Durant mes dernières vacances, j’ai lu un livre qui prenait la poussière depuis un moment sur une étagère chez moi : « Double Double » de Cameron Herold. Bon, j’ai trouvé le bouquin moyen, mais il y a un passage qui m’a particulièrement intéressé. J’ai donc eu envie de le partager avec vous. Une des théories qu’il expose, c’est que tous les entrepreneurs sont bipolaires ou maniaco-dépressifs ! C’est très extrême comme théorie, mais c’est intéressant, alors je l’ai modifiée pour la rendre praticable dans le cadre de notre management.
Les phases de la motivation
Dans le bouquin, c’est illustré de la façon suivante :
En gros, sans être maniaco-dépressifs, nous passons tous plus ou moins par ces phases :
- Phase 1, l’optimisme « béat » : tout est possible, tout est réalisable, votre puissance est illimitée, votre trésorerie aussi et vous êtes prêt à déplacer des montagnes. C’est un état euphorique très puissant qui vous permet d’accomplir vos plus grandes réalisations, mais aussi vos plus graves erreurs !

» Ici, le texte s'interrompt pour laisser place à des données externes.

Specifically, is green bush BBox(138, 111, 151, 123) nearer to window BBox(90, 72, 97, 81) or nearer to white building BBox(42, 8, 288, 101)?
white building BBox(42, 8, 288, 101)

- Phase 2, le pessimisme réaliste : les difficultés commencent à s’amonceler, les obstacles apparaissent, la croissance que vous voyiez infinie semble se limiter. Les planètes ne paraissent plus alignées, le monde à l’air de se liguer contre votre réussite. Petit à petit, votre esprit revient sur terre, vous commencez à voir les choses en gris, puis en noir.
- Phase 3, la crise de sens : grosse crise de motivation ! Plus rien ne vaut le coup, vous vous sentez désoeuvré et bien incapable d’affronter les challenges que vous vous étiez fixés dans la phase 1. Vous commencez à vous apitoyer sur vous-même ou à vous critiquer violemment, voire à blâmer la Terre entière.
Et là, selon les cas, vous allez passer à :
- La phase 4 a, le crash/burnout : c’est l’effondrement, la dépression. Vous vous retrouvez incapable de faire face et vous êtes contraint de vous retirer du jeu pour récupérer. Cela peut être dramatique pour vous et pour l’entreprise.
- Ou à la phase 4 b, l’optimisme informé et réalisateur. Vous vous rendez compte du progrès réel que vous pourrez faire. Vous passez à l’action différemment, de manière plus réfléchie, et obtenez des réussites intéressantes dans certains domaines.
Faire régulièrement l’effort de se positionner sur cette courbe est important. Le risque, c’est de se prendre parfois une « claque » (« Ah oui, en fait je n’en suis qu’au début, tout paraît idyllique, mais ça ne va pas durer…»), mais l’avantage, c’est de pouvoir rebondir de manière informée.
Votre collaborateur est-il démotivé ?
Cette première partie, c’était la théorie, et elle s’applique à vous autant qu’à moi. Mais c’est surtout dans son application au management qu’elle nous intéresse. Comment accompagner un collaborateur en phase de crise de sens ? Comment faire lorsqu’un imprévu, un élément de contexte ou un échec vient couper les ailes de votre meilleur collaborateur ? Je l’ai vécu il y a quelque temps dans l’une de mes entreprises.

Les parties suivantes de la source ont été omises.